For a more complete overview, see notebooks and scripts in example

Portfolio sorting

This example demonstrates how to implement a long-short investment strategy using the PyBondLab module, based on quintile sorting of corporate bond on credit ratings.

At each month $t$, corporate bonds are sorted into five portfolios according to their credit rating (RATING_NUM column). The strategy involves:

  1. Long Position: buy the bonds in the quintile portfolio containing bonds with the lowest credit rating (i.e., long bonds with higher default risk)
  2. Short Position: sell (short-sell) the bonds in the quintile portfolio containing bonds with the highest credit rating (i.e., short/sell bonds with low default risk)
import PyBondLab as pbl
import pandas as pd
import numpy as np
import wrds

# read bond dataset
# use a pandas DataFrame with columns:
# "RATING_NUM": the credit rating of bonds
# "ISSUE_ID": the identifier for each bond
# "date": the date
# "RET_L5M": bond returns used to compute portfolio returns
# "VW":  weights used to compute value-weighted performnace

# Read in data directly from WRDS
# Assumes you have a valid WRDS account and have set-up your cloud access #
# See:
# https://wrds-www.wharton.upenn.edu/pages/support/programming-wrds/programming-python/python-wrds-cloud/
wrds_username = '' # Input your WRDS username
db = wrds.Connection(wrds_username = wrds_username )

tbl1 = db.raw_sql("""SELECT  DATE, ISSUE_ID,CUSIP, RATING_NUM, RET_L5M,AMOUNT_OUTSTANDING,
                                TMT, N_SP, PRICE_L5M                         
                        FROM wrdsapps.bondret
                  """)
                  
# Required because the WRDS data comes with "duplicates" in the index
# does not affect data, but the "index" needs to be re-defined #                 
tbl1 = tbl1.reset_index()
tbl1['index'] = range(1,(len(tbl1)+1))

# Format the data
tbl1.columns = tbl1.columns.str.upper()
tbl1['date'] = pd.to_datetime(tbl1['DATE'])
tbl1['AMOUNT_OUTSTANDING'] = np.abs(tbl1['AMOUNT_OUTSTANDING'])
tbl1['PRICE_L5M'] = np.abs(tbl1['PRICE_L5M'])
tbl1 = tbl1.sort_values(['ISSUE_ID','DATE'])

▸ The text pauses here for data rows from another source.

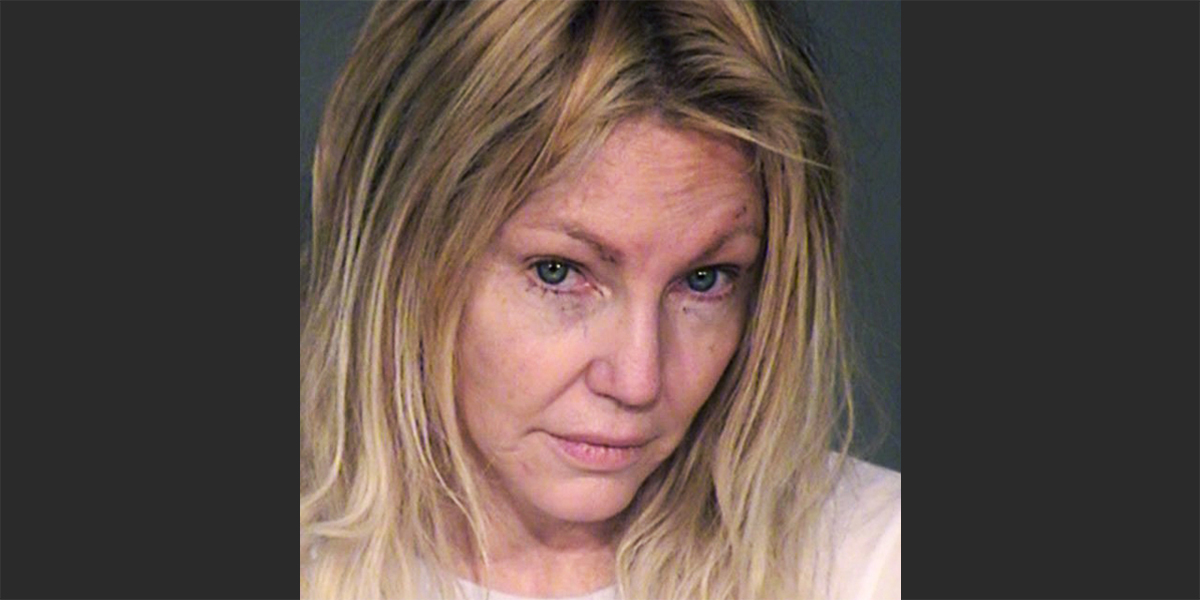 Actor Heather Locklear pleads no contest in battery against deputies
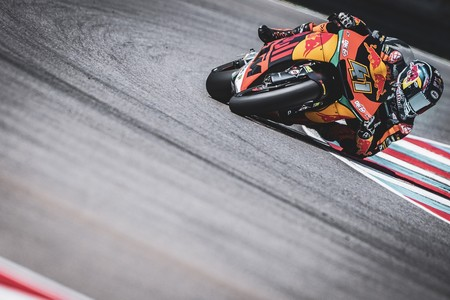Brad Binder Moto2 Motogp Austria 2018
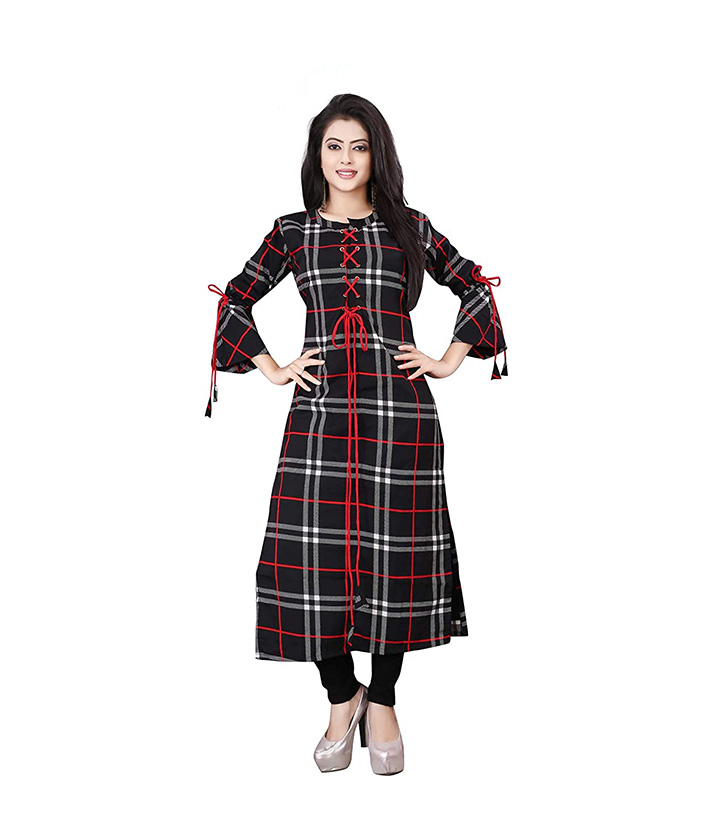 Leriya Fashion Women's Cotton Anarkali Kurta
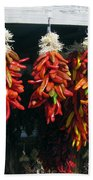 New Mexico Red Chili Peppers Bath Towel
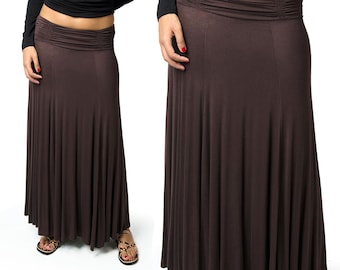 Solid Color Maxi Skirt - Brown - 2367N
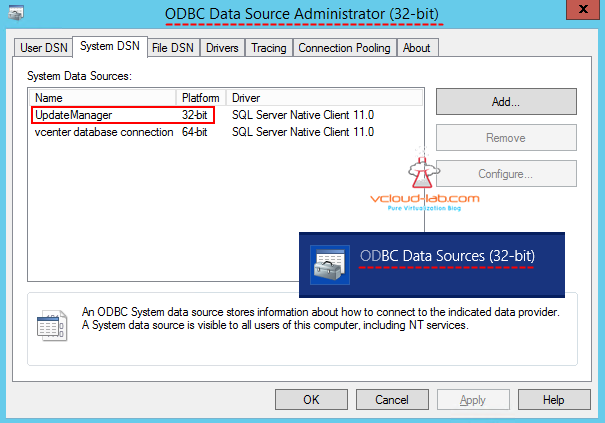 Update Manger ODBC 32 SQL server database DSN creation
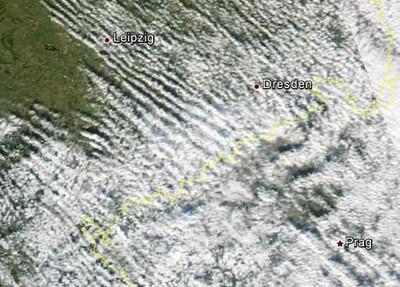 NOAA (Aqua) Satellitenbild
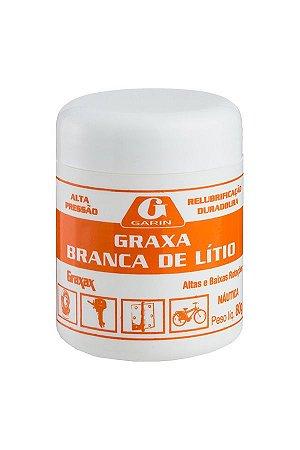 GRAXA BRANCA DE LÍTIO 80gr - GARIN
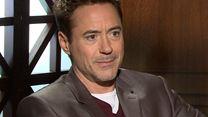 """falmouthhistoricalsociety.org-Interview zu """"Der Richter - Recht oder Ehre"""" mit Robert Downey Jr., Vera Farmiga und David Dobkin"""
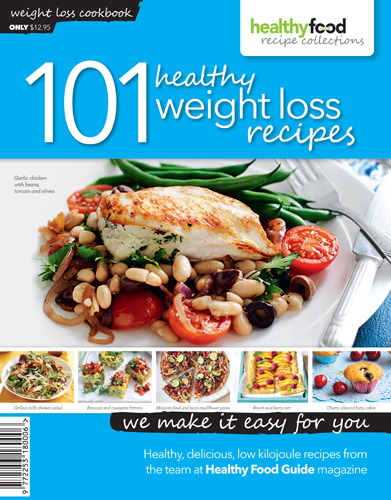 HFG WL cookbook 500h.jpg
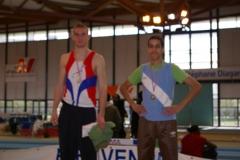 2008-03-23_FSGT_France_Indoor_032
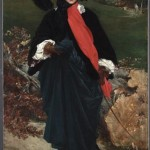 Portrait of May Sartoris by Frederic Leighton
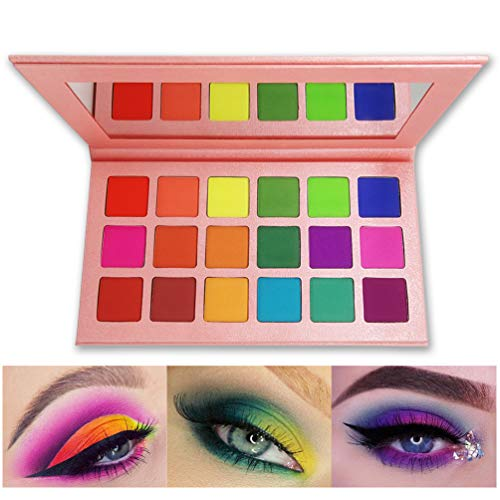 Matte Eyeshadow Palette, FindinBeauty 18 Bright Colors Highly Pigmented Makeup Eye Shadow - Professional Vegan Long lasting No Shimmer Silky Powder Rainbow Shades Cosmetics Set(Colorful) …
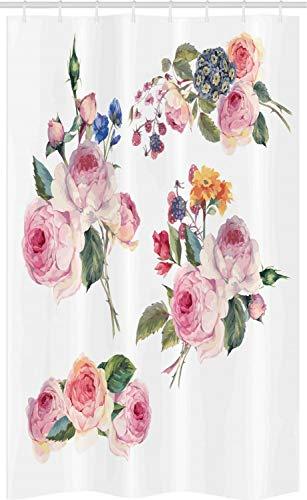 ABAKUHAUS Rose Schmaler Duschvorhang, Englisch Wild Roses Bouquet, Badezimmer Deko Set aus Stoff mit Haken, 120 x 180 cm, Blasses Violett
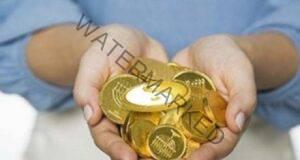 Направете тези 5 неща и парите ще пристигнат в дома ви много бързо!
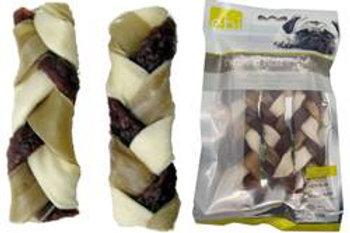 Chew-snack Tressé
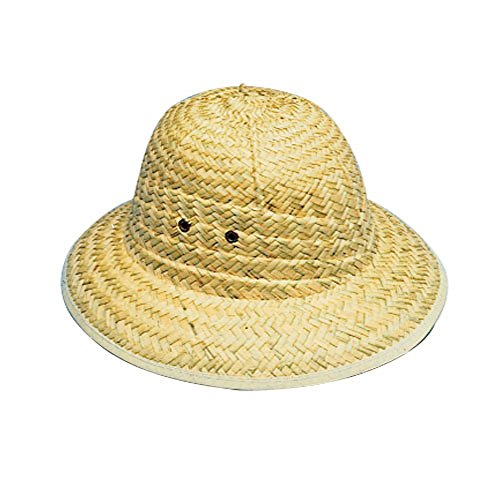 Straw Safari Hat Adult Pith Jurassic Park Mens Womens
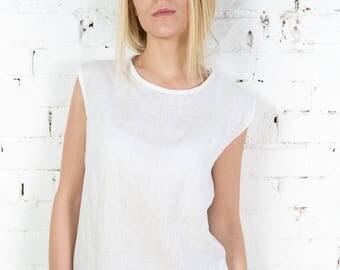 Linen summer top, summer top, linen top, white linen top, tank top, linen tank top, linen shirt, linen tunic top, white linen blouse /LB0001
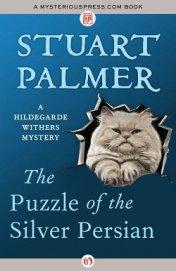 Загадка персидского кота (ЛП) - Палмер Стюарт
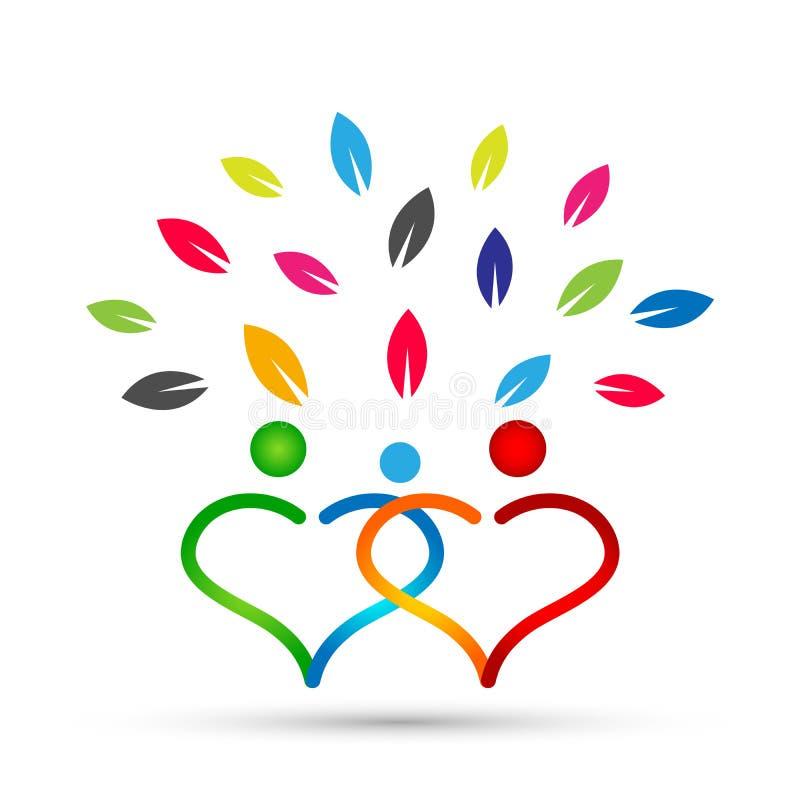 Stammbaum in den Herzbaumsymbolen erziehen, das Kind und erziehen, Sorgfalt, Gesundheitserziehungsikonen-Entwurfsvektor auf weiße lizenzfreie abbildung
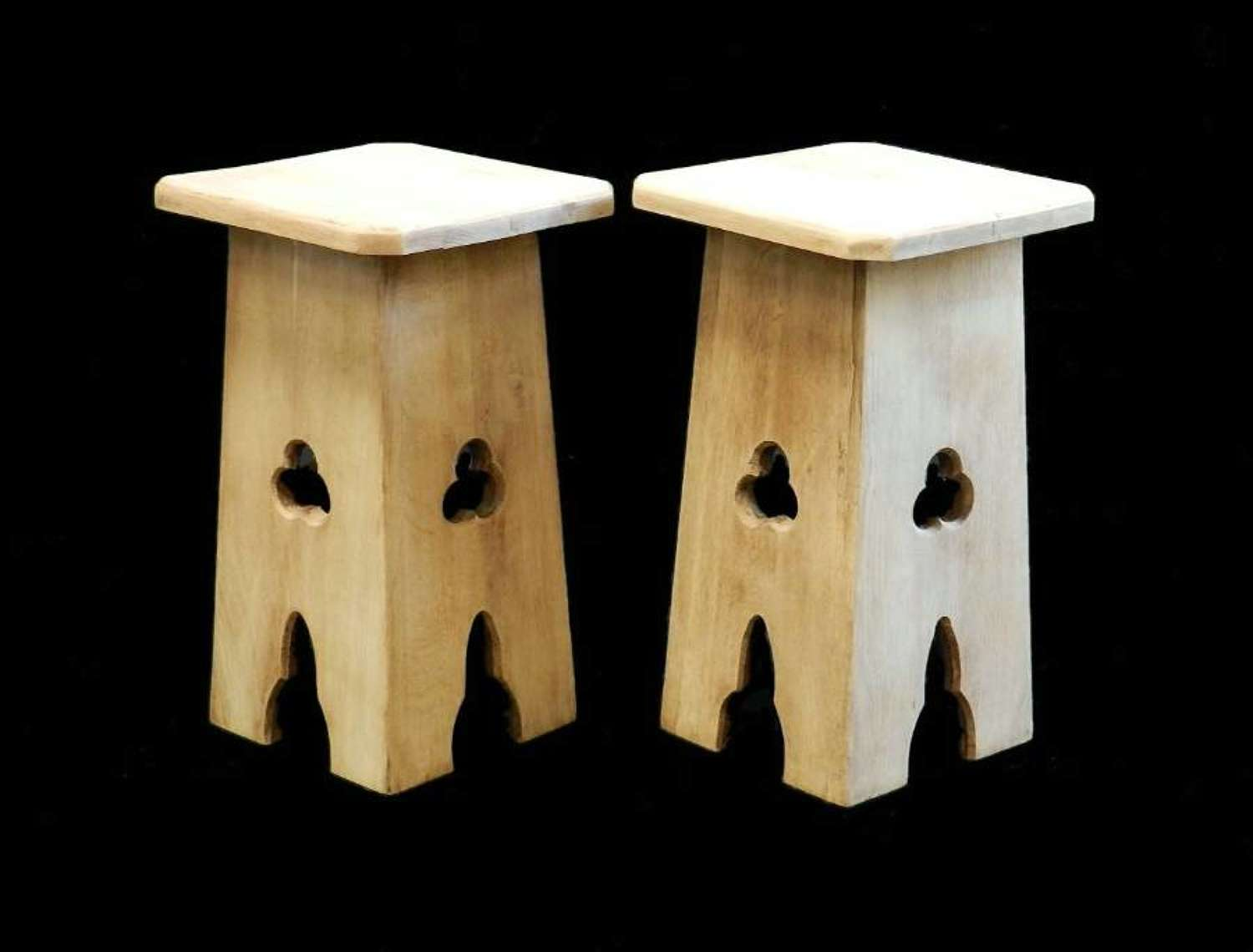 Pair of Arts and Crafts Stools Gothic rev Bleached Oak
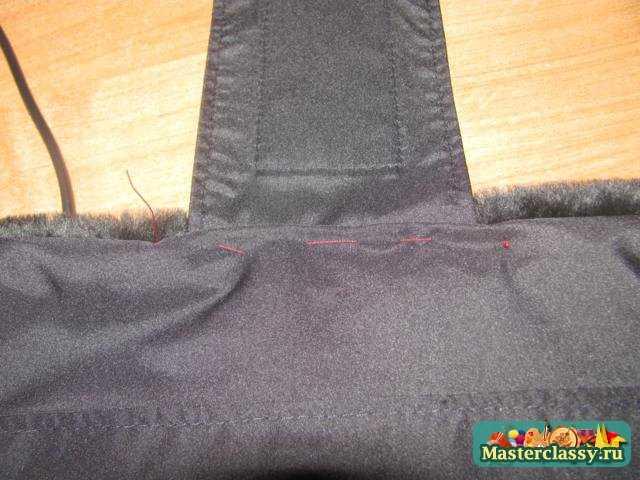 Муфта для рук мастер класс по пошиву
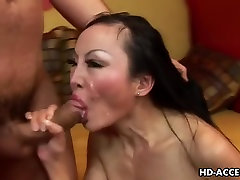 xxx 8video whore Angie Venus drilled by massive 10-Pounder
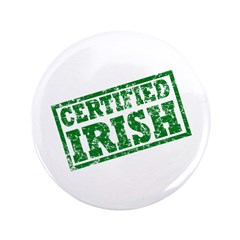 Certified Irish 3.5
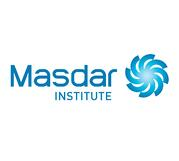 Masdar-logo.jpg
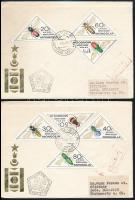Insects set on 2 FDCs Rovar sor 2 db FDC-n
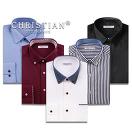 [무료배송] 남성<br/>셔츠의 모든 것_best banner_48__/deal/adeal/1749450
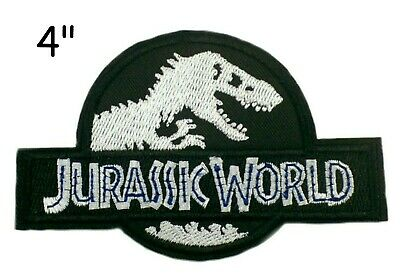 Jurassic Park Movie Logo Embroidered Iron 4.0 Inch Patch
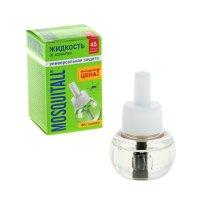 Жидкость mosquitall универсальная защита от комаров, 45ночей, 1 шт
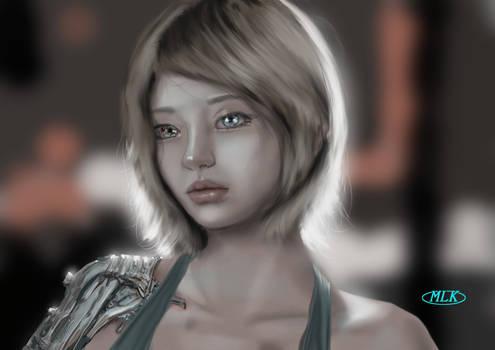 Study 19 - Marcie's portrait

# WRDS data "starts" officially on "2002-08-31"
tbl1 = tbl1[tbl1['date'] >= "2002-08-31"]

# Column used for value weigted returns
tbl1['VW'] = (tbl1['PRICE_L5M'] * tbl1['AMOUNT_OUTSTANDING'])/1000

holding_period = 1             # holding period returns
n_portf        = 5             # number of portfolios
sort_var1      = 'RATING_NUM'  # sorting characteristic/variable

# Initialize the single sort strategy
single_sort = pbl.SingleSort(holding_period, sort_var1, n_portf)

# Define a dictionary with strategy and optional parameters
params = {'strategy': single_sort,
          'rating':None,
  }

# Fit the strategy to the data. Specify ID identifier and column of returns 
res = pbl.StrategyFormation(tbl1, **params).fit(IDvar = "ISSUE_ID",RETvar = "RET_L5M")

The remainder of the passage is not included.